窗外的風卷著落葉掠過玻璃,發出沙沙的輕響。
沈青云的指尖在桌面上停頓,當年在省公安廳的日子像老電影般在腦海里閃過。
審訊室的白熾燈,卷宗上的咖啡漬,還有嫌疑人落網時那句咬牙切齒的“你給我等著”。
“所以您明白我的意思。”
高翔往前傾了傾身,錄音筆的紅燈在光影里明明滅滅:“陳光死得蹊蹺,林正作案的動機更深蹊蹺,現在外面都在傳,這案子要被壓下去了。”
沈青云沒有立刻回答,而是翻開了桌角的筆記本。
上面記著今早孫健匯報的進展:朱正華名下的三家公司都有偷稅記錄,十年前承接的拆遷工程確實造成了人員傷亡。
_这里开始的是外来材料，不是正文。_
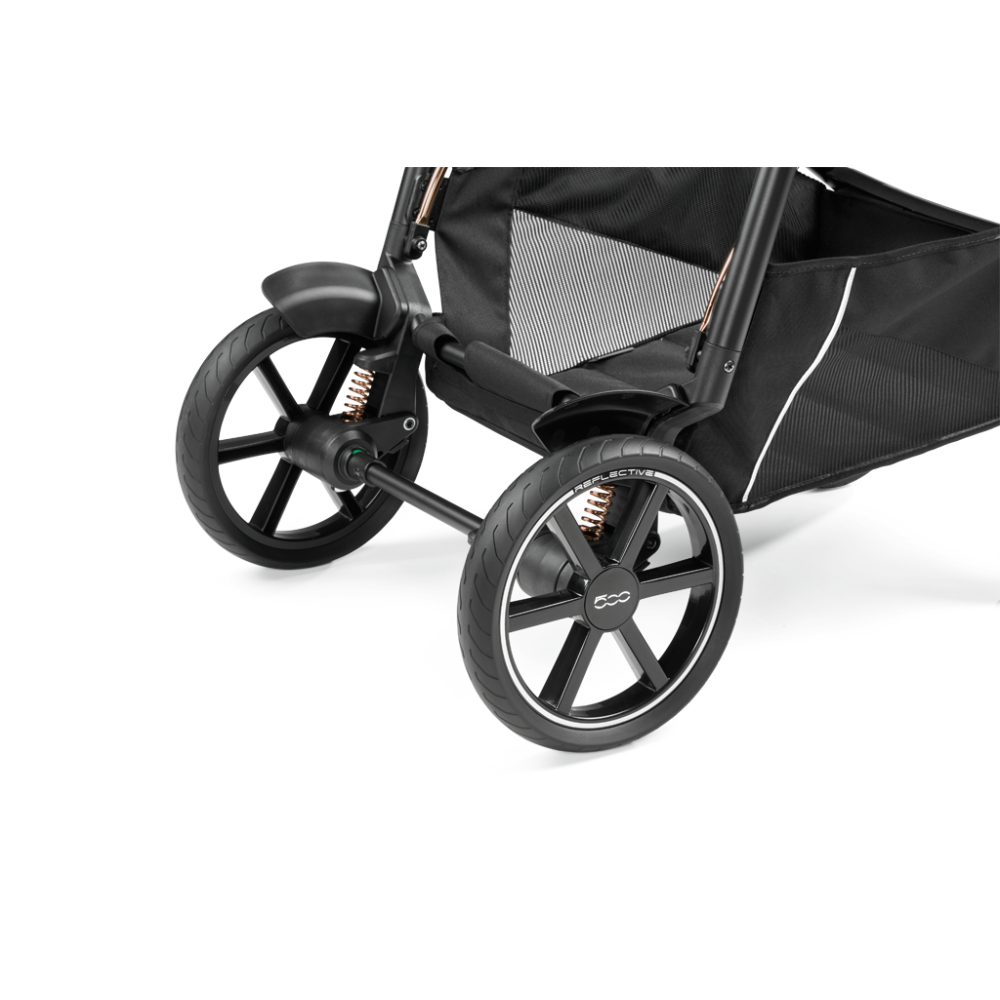 Детская коляска 3 в 1 Peg Perego Veloce Lounge 500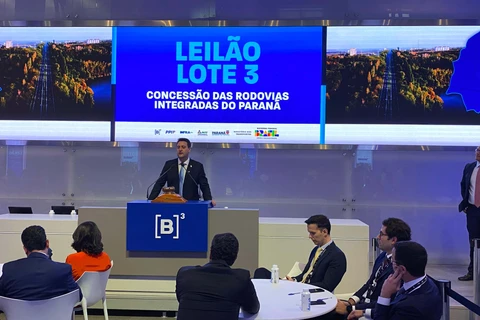 CCR arremata Lote 3 do novo pacote de concessões rodoviárias do Paraná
他的表情很平靜,看著高翔說道:“高記者,你既然是公安子弟,那就應該清楚,警察辦案是要講證據的。”
“證據在這里。”
高翔突然從公文包里掏出一個牛皮紙信封,推到沈青云面前。
信封邊緣有些磨損,顯然被反復摩挲過。
“這是什么?”
沈青云眉頭皺了皺,看了一眼那錄音筆。
高翔有點不好意思的摸了摸自己的腦袋,隨即把錄音筆扔進垃圾桶,小心翼翼的說道:“唬人的,嘿嘿。”
沈青云滿臉無語。
鬧了半天,他這是怕自己跟朱正華蛇鼠一窩?
“這是一封匿名信,寄到報社收發室的。里面有陳光案的卷宗副本,還有……”
高翔的聲音壓低,對沈青云說道:“朱正華給程立東轉賬的流水記錄。”
沈青云捏著信封的手指頓住。
信封很薄,卻沉甸甸的,像壓著一條人命的重量。
他抬頭時,正撞見高翔眼里的焦灼。
那不是新聞獵奇,是作為“正義追求者”的急切。
“你父親知道你來嗎?”
沈青云抽出里面的材料,紙張邊緣因干燥而微微卷曲。
最上面是張泛黃的照片,陳光穿著檢察制服,胸前的徽章在陽光下閃閃發亮。
“不知道。”
高翔的手指蜷縮起來,坦然說道:“他總說我太莽撞,但沈書記,您看這個。”
他指著材料里的一頁:“幾年前陳光被抓的時候,正在調查正華集團的工程質量問題,有三個農民工給他作證,結果一夜之間全自愿撤回證詞,還搬離了濱州。”
沈青云的目光落在“農民工”三個字上,想起三天前在老城區見到的那個搬東西的老人。
老人說朱正華“靠譜”,可這材料里的記錄顯示,當年負責拆遷的工人,所有受傷的,都沒有拿到補償款。
“這些證據,你核實過嗎?”
沈青云的指尖劃過一份銀行流水,付款方是朱正華的司機,收款方是程立東的妻子。
“核實了三個月。”
高翔的聲音帶著疲憊,卻異常堅定的說道:“那三個農民工,我在鄰省的工地上找到了一個,他說當時朱正華的人拿著他女兒的照片找上門,逼著他作偽證。”
沈青云微微點頭,看著高翔問道:“你知道朱正華在濱州的勢力,這么做很危險。”